# Downloading papers using PyAlex 

Some suggestions from the first checkpoint: 
- Synonyms, broaden search on openalex
- Wikipedia one is not the best
- Uncased is the best
- Around 1000

In [1]:
pip install pyalex pandas

Collecting pyalex
  Downloading pyalex-0.18-py3-none-any.whl (13 kB)
Installing collected packages: pyalex
Successfully installed pyalex-0.18
Note: you may need to restart the kernel to use updated packages.


In [15]:
import pandas as pd
from pyalex import Works, Authors, Sources, Institutions, Topics

In [None]:
# Test query: Fetching 5 recent papers related to AI
sample_papers = Works().search("artificial intelligence").get(5)

# Print one sample paper
# print(sample_papers[0])

# Test query worked

  sample_papers = Works().search("artificial intelligence").get(5)


Let's define our search criteria now that our test query worked. 

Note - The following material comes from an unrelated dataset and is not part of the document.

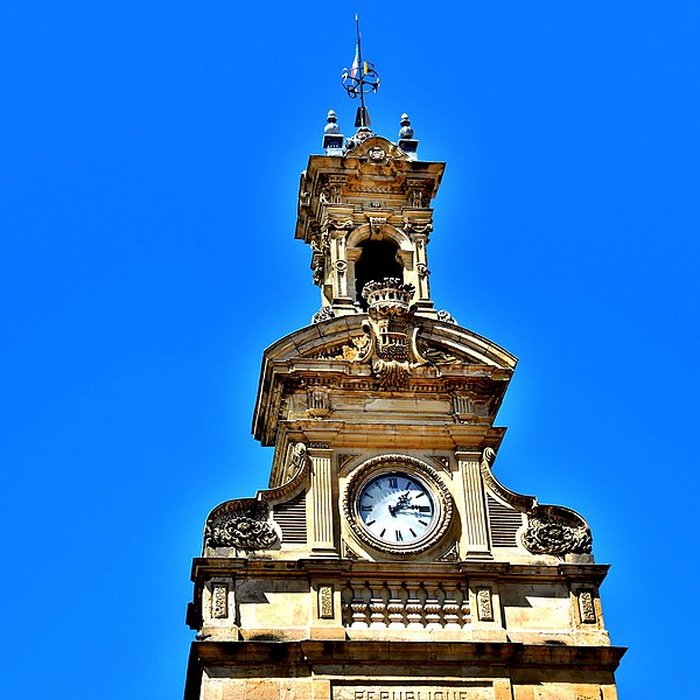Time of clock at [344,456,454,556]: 1:15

Topic: AI for pricing and promotion for GDO 

Date Range: Last 10 years (2014-2024)

Fields to extract:
- id: ArXiv ID
- submitter: Who submitted the paper
- authors: Authors of the paper
- title: Title of the paper
- comments: Additional info (e.g., number of pages and figures)
- Journ-ref: Information about the journal
- doi: Digital Object Identifier
- abstract: The abstract of the paper
- versions: A version history

Useful links: https://docs.openalex.org/api-entities/entities-overview and https://github.com/J535D165/pyalex

In [None]:
# First search parameters 
# Define search parameters
# query = "((artificial intelligence OR AI) AND (pricing OR promotion)) AND (retail OR supermarkets OR 'large-scale distribution' OR GDO)"
# Got 25 articles 

# # Define broader search parameters
# query = """
# (
#   (artificial intelligence OR AI OR "machine learning" OR "deep learning" OR "natural language processing" OR "predictive analytics")
#   AND
#   (pricing OR promotion OR discount OR "price optimization" OR "sales forecasting" OR marketing)
# )
# AND
# (
#   retail OR supermarket OR "large-scale distribution" OR GDO OR "supply chain" OR ecommerce OR "FMCG" OR grocery OR commerce
# )
# """
# Still got 25 articles? 

# Even broader query
query = """
(
  "artificial intelligence" OR AI OR "machine learning" OR ML OR "deep learning" OR DL OR 
  "natural language processing" OR NLP OR "predictive modeling" OR "data mining" OR 
  "data science" OR "neural networks" OR "transformer models" OR "language models" OR 
  "recommendation systems" OR "generative AI" OR "unsupervised learning" OR "supervised learning"
)
AND
(
  pricing OR promotion OR discount OR "price optimization" OR "dynamic pricing" OR 
  "sales prediction" OR "revenue management" OR "price elasticity" OR "demand forecasting" OR 
  marketing OR "campaign optimization" OR "consumer behavior" OR "targeting" OR "personalization"
)
AND
(
  retail OR supermarket OR "large-scale distribution" OR GDO OR "grocery stores" OR 
  "e-commerce" OR ecommerce OR "supply chain" OR "consumer goods" OR "FMCG" OR 
  "wholesale" OR "shopping behavior" OR "omnichannel" OR "online retail" OR "brick and mortar"
)
"""


# Search parameters 
year_start = 2014
year_end = 2024

# Fetch papers from OpenAlex
papers = Works().search(query).filter(from_publication_date=f"{year_start}-01-01",to_publication_date=f"{year_end}-12-31").get()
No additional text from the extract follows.